* _Trecho do documento_:
A democracia é para todos
Carta em defesa do Estado Democrático de Direito chega a 1 milhão de assinaturas e inaugura uma nova frente de defesa das instituições e do processo eleitoral. De estudantes a professores, juristas e sindicalistas, empresários e bangueiros, todos estão juntos em defesa das eleições de 2022. Bolsonaro desdenha: “Carta em defesa da democracia vale menos que papel higiênico”
O Brasil assistiu na quinta-feira, 11, a um capítulo importante da nossa história e ao nascimento de uma nova etapa da organização social brasileira: a defesa intransigente da democracia por amplos setores da sociedade civil. Milhares de brasileiros estavam atentos ao que acontecia no pátio da Faculdade de Direito da Universidade de São Paulo.
Ali, num ato carregado de simbolismo e força política, oradoras e oradores se revezaram na leitura da Carta às brasileiras e aos brasileiros em defesa do Estado Democrático de Direito. O recado foi claro: “no Brasil atual não há mais espaço para retrocessos autoritários”.
Os pronunciamentos foram marcados por declarações em defesa do sistema eleitoral brasileiro, das urnas eletrônicas, da Justiça Eleitoral e da Constituição. E contra o autoritarismo e os retrocessos nas políticas sociais. Os oradores se emocionaram e comoveram o público na leitura da carta. Não houve menção direta ao presidente Jair Bolsonaro. Nem precisava.

* _A fazer_:
A - Selecione cada linha das entradas que contém a palavra "pixel", respeitando a diferença entre maiúsculas e minúsculas.
B - Escreva a parte seguinte do texto sobre a carta em defesa da democracia, começando logo depois da última frase apresentada.

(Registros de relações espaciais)
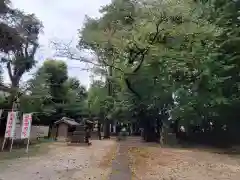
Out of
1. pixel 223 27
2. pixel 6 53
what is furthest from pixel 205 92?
pixel 6 53

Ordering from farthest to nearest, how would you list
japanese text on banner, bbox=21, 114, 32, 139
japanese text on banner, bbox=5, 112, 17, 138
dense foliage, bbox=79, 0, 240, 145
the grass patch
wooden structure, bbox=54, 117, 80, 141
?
wooden structure, bbox=54, 117, 80, 141
japanese text on banner, bbox=5, 112, 17, 138
japanese text on banner, bbox=21, 114, 32, 139
the grass patch
dense foliage, bbox=79, 0, 240, 145

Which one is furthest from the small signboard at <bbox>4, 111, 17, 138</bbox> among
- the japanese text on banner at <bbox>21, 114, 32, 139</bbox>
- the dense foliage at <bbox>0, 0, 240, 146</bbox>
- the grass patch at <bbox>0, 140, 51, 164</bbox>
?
the dense foliage at <bbox>0, 0, 240, 146</bbox>

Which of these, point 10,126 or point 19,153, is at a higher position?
point 10,126

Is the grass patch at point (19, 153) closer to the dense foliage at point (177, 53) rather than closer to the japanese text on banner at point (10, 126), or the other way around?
the japanese text on banner at point (10, 126)

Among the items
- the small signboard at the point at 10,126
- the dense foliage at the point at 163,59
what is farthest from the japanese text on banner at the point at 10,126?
the dense foliage at the point at 163,59

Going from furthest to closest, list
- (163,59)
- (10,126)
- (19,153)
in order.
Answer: (10,126) → (19,153) → (163,59)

* _Resultados do exercício_:
A -
1. pixel 223 27
2. pixel 6 53
what is furthest from pixel 205 92?
pixel 6 53

B -
“Ataques infundados e desacompanhados de provas questionam a lisura do processo eleitoral e o Estado Democrático de Direito tão duramente conquistado pela sociedade brasileira”, diz um trecho da carta. “São intoleráveis as ameaças aos demais poderes e setores da sociedade civil e a incitação à violência e à ruptura da ordem constitucional”.
A comparação entre os ataques promovidos por apoiadores de Donald Trump em janeiro de 2021 na chamada invasão ao Capitólio – sede do Congresso dos Estados Unidos – também foi lembrada no documento. “Assistimos recentemente a desvarios autoritários que puseram em risco a secular democracia norte-americana. Lá as tentativas de desestabilizar a democracia e a confiança do povo na lisura das eleições não tiveram êxito, aqui também não terão”, aponta a carta.
Foram escolhidos como oradores do manifesto as professoras Eunice de Jesus Prudente e Maria Paula Dallari Bucci, o ex-ministro Flávio Bierrenbach – ex-presidente do Superior Tribunal Militar e um dos juristas que subscreveram o documento de 45 anos atrás – e a vice-diretora da faculdade, Ana Elisa Bechara.
A “Carta às brasileiras e aos brasileiros em defesa do Estado Democrático de Direito” é uma epístola organizada pela Faculdade de Direito e ultrapassou a marca de 1 milhão de assinaturas. Trata-se de uma atualização da “Carta aos Brasileiros” lida em 1977 pelo professor Goffredo da Silva Telles Junior, um marco na luta contra a ditadura militar. Entre os signatários estão os ex-presidentes Luiz Inácio Lula da Silva, Dilma Rousseff e Fernando Henrique Cardoso.
O recado dos signatários ao presidente da República ficou evidente: “Nossa consciência cívica é muito maior do que imaginam os adversários da democracia. Sabemos deixar ao lado divergências menores em prol de algo muito maior, a defesa da ordem democrática”, diz o manifesto.
O mandatário reagiu com a repulsa de sempre. Na noite de quinta-feira, foi às redes sociais para expressar sua repulsa aos signatários da carta em defesa da democracia. E disse que o texto “vale menos que papel higiênico”. O asco do presidente aos vigorosos atos na Faculdade de Direito da USP não impediu o sucesso do evento, que ganhou ampla repercussão dentro e fora do país.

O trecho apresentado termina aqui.